We continue our journey through a month of frightening, bloody and violent films. For more, check out our 31 Days of Horror homepage.
Synopsis: “Long live the new flesh!”
Good old fashioned body horror courtesy of the master of such things, David Cronenberg. Videodrome stars James Woods as Max Renn, the sleazy president of CIVIC TV, a Toronto-based TV station, “The One You Take to Bed With You”. The channel focuses on lower quality content, the kind of stuff we get after 1AM on Cinemax these days. Always on the hunt for something more extreme, more what he calls “tough”, Renn believes he’s found his station’s latest offering in the form of Videodrome, a faux snuff show he has come in possession of. But Renn soon believes he is involved in a global conspiracy when the truth about Videodrome and the people behind it begin to reveal themselves, and Renn’s already sick mind deteriorates into hallucinations and madness.
It’s teased early. Renn complains to his assistant that he thinks he’s getting a rash. Shortly after, while watching a video and caressing his gun – Renn has grown quite paranoid at this point – he looks down and, lo and behold, he’s grown a vagina in his stomach. Well, what would you call it? Naturally, knowing he’s suffering from hallucinations caused by the Videodrome signal, Renn begins toying at it with his gun, then eventually shoving the gun all the way inside. The “stomach vagina” shows back up later in the film, hungry for actual VHS tapes, but this first time we see it is extremely shocking. It’s just one of many scenes in Videodrome that mix pleasure and pain, sexual desire and intense violence, but just saying that phrase, “stomach vagina”, yeah, you pretty much know what I’m talking about if you’ve seen this movie.
Um, yes? As with most of Cronenberg’s offerings, Videodrome is loaded with graphic depictions of body horror. Despite their psychological nature – there’s very little to indicate the moments of extreme gore in this film are actually happening rather than in Renn’s deranged and declining mental state – the depictions are real enough, brought to amazing physicality by special effects master Rick Baker. The blood in Videodrome, the brutality and violence depicted on the video are just the start. The grotesqueness that we see growing in Renn’s mind is some of the most intense moments we’ve ever seen, even from Cronenberg.
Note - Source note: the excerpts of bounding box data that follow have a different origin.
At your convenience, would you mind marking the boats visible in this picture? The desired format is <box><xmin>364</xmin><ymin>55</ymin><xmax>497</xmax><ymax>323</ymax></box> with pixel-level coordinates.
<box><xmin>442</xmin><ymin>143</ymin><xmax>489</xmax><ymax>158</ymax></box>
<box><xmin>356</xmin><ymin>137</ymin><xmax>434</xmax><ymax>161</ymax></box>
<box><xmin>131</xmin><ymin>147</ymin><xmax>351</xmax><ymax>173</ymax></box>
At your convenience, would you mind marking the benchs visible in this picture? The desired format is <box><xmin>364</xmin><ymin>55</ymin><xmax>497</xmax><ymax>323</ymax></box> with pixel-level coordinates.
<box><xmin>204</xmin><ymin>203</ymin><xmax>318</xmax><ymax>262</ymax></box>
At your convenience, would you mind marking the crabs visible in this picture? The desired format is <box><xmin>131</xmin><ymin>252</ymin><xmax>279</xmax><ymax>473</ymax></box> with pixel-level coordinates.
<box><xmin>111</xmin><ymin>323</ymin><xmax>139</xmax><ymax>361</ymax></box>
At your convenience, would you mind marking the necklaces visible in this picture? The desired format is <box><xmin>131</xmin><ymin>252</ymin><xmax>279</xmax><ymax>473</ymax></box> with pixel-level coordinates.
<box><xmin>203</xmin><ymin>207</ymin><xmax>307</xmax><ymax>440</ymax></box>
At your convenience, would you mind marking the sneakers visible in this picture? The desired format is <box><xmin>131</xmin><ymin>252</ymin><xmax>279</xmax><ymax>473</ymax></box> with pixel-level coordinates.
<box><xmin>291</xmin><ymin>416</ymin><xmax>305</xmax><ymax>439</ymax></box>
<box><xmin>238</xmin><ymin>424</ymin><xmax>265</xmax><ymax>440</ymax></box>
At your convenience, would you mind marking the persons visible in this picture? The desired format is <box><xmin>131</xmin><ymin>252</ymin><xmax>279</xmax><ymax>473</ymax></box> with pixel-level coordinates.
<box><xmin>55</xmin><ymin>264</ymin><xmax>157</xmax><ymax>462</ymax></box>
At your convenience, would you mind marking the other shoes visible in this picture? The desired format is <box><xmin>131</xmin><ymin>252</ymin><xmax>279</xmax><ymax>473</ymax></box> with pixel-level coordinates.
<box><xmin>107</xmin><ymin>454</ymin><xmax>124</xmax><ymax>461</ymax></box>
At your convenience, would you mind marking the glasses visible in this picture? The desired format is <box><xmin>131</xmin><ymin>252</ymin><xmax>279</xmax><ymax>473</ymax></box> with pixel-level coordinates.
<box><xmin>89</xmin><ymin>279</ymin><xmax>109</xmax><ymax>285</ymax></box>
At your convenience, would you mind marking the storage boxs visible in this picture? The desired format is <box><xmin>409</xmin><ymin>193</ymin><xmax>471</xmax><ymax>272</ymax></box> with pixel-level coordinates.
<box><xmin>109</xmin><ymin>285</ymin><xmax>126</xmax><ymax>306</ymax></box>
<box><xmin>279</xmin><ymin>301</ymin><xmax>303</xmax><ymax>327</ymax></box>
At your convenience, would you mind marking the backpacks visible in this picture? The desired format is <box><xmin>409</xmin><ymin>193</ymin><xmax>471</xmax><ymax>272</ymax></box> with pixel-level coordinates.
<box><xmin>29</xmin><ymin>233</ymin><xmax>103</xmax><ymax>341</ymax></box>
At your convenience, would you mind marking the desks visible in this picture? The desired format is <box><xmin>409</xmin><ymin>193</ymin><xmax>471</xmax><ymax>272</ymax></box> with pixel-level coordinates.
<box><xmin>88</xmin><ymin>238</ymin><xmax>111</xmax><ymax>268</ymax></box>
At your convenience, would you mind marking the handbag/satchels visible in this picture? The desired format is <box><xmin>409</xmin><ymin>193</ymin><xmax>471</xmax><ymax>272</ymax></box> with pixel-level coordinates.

Um, yes? As with most of Cronenberg’s offerings, Videodrome is loaded with graphic depictions of intense sex. Hey, is there an echo in here? Since Renn’s whole job is in finding the most extreme videos of sex and violence, it only stands to reason Videodrome would offer tons of both. More often than not, the two converge. Remember that little description of the VHS tape-eating stomach vagina from earlier? Yeah, that. But the faint of heart shouldn’t worry too much. There’s also some conventional sex in Videodrome. Some, that ends with Renn piercing his girlfriend’s ear with a needle. That’s conventional, right? Oh, and the Japanese girl with the dildo. Don’t ever forget the Japanese girl with the dildo.
Videodrome is more intensely graphic than suspenseful or scary. Sure, the thought of a TV signal being broadcast that can cause hallucination-inducing tumors in your brain is pretty scary. Baker’s practical effects make the extreme imagery all the more intense, but it’s never the kind of film that makes you leave the lights on. TV off, to be sure, but not lights on.
A brilliant film in 1983 when he wrote and directed, and a brilliant film nearly 30 years later, Videodrome is an early effort from a clear genius in the horror film making industry. It’s both surreal in execution and political in nature and touches on a whole slew of themes that are still considered visionary. Videodrome is the kind of horror film that sits just on the outskirts of conventional, horror viewing, but still it sits waiting for new fans to experience it each and every day.